#### [WORK REQUIRED]
Among the entries below, find the line with "cegi@udem.edu.mx", then quote it and each following line up to and including the line with "2. To direct on a course or in a direction.", and nothing else.

#### [SUPPLIED MATERIAL]
┄┄┄┄┄┄┄┄┄┄

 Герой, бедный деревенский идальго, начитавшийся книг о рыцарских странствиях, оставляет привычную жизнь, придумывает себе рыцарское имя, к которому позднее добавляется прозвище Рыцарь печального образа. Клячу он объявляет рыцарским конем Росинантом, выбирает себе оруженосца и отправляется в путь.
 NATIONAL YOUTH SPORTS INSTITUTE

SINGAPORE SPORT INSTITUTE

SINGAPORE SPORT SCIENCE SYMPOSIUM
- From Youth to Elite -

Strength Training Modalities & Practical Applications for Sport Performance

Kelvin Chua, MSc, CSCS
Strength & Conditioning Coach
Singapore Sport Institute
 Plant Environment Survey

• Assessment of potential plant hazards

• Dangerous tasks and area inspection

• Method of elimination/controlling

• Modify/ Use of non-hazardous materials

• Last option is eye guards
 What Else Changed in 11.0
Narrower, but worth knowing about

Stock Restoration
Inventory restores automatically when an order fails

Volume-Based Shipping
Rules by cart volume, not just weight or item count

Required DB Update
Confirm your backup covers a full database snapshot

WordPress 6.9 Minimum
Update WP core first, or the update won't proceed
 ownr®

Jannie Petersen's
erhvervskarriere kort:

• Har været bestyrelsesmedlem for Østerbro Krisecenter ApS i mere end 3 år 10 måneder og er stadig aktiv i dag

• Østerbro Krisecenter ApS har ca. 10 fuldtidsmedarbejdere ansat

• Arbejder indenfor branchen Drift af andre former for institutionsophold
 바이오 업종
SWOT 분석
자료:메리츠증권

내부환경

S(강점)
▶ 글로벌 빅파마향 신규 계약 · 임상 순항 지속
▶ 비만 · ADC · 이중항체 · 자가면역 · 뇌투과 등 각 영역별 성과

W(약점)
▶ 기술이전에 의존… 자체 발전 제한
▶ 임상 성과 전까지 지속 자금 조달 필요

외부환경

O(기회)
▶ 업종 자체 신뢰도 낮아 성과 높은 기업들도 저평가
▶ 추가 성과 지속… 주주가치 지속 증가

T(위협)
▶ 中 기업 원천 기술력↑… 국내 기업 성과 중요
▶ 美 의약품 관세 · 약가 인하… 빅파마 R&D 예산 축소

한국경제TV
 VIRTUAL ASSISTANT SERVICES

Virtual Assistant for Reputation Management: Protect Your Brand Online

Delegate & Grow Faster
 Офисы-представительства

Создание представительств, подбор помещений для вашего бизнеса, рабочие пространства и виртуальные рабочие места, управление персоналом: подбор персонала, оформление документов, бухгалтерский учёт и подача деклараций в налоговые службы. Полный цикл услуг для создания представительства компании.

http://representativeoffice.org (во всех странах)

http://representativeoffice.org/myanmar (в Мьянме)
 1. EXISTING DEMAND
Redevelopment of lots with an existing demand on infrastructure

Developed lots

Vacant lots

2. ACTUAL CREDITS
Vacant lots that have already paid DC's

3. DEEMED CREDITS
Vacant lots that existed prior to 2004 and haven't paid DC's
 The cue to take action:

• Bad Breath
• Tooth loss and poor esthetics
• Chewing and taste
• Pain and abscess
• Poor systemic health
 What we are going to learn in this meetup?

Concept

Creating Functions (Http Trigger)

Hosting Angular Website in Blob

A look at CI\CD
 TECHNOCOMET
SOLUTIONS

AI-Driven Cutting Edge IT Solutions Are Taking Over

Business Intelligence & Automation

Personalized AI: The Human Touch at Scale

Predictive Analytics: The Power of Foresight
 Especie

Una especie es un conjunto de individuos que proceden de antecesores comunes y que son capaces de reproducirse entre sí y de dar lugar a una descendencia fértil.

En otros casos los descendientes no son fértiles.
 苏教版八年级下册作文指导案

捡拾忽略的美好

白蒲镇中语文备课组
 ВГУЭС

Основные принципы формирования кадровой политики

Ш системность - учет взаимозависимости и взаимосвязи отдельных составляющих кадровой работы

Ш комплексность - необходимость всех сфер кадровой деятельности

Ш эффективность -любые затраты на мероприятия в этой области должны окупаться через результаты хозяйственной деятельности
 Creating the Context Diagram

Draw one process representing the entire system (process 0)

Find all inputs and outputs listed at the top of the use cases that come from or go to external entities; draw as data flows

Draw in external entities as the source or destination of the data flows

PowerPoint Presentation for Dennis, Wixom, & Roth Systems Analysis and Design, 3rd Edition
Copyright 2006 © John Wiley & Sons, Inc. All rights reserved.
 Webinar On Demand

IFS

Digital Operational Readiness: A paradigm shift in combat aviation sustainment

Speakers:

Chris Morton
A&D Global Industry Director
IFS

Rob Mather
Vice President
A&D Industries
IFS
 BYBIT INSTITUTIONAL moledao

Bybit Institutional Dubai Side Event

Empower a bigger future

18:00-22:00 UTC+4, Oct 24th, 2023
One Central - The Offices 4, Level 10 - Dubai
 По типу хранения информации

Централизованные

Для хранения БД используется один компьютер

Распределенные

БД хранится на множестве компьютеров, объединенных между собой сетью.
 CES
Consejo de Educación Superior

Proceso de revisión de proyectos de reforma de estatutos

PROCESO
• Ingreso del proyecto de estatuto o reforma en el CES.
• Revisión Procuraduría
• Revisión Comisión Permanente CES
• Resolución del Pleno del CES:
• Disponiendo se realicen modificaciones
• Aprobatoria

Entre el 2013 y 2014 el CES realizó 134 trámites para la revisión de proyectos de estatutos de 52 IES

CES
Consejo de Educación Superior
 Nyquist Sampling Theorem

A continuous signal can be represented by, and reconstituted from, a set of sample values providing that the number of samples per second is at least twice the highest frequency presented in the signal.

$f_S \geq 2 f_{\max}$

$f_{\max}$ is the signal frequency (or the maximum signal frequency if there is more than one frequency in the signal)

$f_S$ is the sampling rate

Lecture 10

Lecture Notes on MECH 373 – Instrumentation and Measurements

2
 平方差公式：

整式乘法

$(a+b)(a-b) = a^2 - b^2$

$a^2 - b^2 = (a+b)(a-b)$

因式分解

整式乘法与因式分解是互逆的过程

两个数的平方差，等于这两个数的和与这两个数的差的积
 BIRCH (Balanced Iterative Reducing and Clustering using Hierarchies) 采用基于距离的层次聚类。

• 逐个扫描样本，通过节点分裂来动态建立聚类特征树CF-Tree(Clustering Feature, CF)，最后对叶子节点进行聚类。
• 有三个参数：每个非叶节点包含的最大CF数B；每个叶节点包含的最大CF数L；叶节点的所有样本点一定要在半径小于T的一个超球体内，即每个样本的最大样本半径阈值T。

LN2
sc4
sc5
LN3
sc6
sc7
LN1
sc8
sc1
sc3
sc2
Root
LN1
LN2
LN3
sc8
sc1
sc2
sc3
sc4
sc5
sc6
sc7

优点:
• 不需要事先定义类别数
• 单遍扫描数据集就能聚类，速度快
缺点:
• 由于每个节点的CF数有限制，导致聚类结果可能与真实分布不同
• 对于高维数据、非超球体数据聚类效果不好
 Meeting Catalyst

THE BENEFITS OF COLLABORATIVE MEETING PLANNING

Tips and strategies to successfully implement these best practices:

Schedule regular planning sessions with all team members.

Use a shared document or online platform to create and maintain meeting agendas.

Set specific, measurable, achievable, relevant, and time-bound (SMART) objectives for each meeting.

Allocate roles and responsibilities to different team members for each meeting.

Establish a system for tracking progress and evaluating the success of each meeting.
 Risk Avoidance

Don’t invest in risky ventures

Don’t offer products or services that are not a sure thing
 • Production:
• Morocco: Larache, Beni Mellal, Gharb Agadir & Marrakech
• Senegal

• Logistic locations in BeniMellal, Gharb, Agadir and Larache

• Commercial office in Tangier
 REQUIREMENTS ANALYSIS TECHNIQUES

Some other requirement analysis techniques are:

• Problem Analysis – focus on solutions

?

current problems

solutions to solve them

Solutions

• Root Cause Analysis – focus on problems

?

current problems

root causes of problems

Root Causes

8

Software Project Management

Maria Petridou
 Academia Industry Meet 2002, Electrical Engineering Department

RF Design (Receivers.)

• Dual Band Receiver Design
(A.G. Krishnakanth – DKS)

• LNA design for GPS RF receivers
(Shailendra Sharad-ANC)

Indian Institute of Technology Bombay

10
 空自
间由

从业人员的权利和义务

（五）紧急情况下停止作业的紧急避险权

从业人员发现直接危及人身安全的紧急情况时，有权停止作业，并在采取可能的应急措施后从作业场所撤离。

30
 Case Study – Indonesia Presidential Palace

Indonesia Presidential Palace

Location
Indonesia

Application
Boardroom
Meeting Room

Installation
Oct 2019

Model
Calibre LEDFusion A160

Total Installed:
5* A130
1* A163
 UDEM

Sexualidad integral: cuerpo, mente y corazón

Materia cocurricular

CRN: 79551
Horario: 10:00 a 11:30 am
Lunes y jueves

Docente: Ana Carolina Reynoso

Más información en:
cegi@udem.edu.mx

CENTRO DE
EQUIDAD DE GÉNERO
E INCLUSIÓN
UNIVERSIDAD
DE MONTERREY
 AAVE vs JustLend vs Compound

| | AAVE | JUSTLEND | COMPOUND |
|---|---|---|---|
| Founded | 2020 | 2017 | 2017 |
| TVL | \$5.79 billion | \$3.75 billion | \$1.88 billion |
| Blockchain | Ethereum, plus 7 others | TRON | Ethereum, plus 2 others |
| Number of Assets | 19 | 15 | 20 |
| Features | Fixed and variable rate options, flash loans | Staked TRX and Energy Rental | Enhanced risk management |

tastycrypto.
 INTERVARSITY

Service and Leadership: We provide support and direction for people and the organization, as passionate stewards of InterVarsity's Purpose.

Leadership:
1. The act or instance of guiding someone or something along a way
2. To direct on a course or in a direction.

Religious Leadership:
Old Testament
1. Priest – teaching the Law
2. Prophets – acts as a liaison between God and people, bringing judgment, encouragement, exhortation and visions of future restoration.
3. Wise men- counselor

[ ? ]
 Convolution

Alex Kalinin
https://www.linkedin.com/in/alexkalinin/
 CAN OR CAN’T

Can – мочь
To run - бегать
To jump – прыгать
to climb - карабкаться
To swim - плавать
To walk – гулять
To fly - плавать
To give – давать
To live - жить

┄┄┄┄┄┄┄┄┄┄

#### [RESULT OF THE TASK]
cegi@udem.edu.mx

CENTRO DE
EQUIDAD DE GÉNERO
E INCLUSIÓN
UNIVERSIDAD
DE MONTERREY
 AAVE vs JustLend vs Compound

| | AAVE | JUSTLEND | COMPOUND |
|---|---|---|---|
| Founded | 2020 | 2017 | 2017 |
| TVL | \$5.79 billion | \$3.75 billion | \$1.88 billion |
| Blockchain | Ethereum, plus 7 others | TRON | Ethereum, plus 2 others |
| Number of Assets | 19 | 15 | 20 |
| Features | Fixed and variable rate options, flash loans | Staked TRX and Energy Rental | Enhanced risk management |

tastycrypto.
 INTERVARSITY

Service and Leadership: We provide support and direction for people and the organization, as passionate stewards of InterVarsity's Purpose.

Leadership:
1. The act or instance of guiding someone or something along a way
2. To direct on a course or in a direction.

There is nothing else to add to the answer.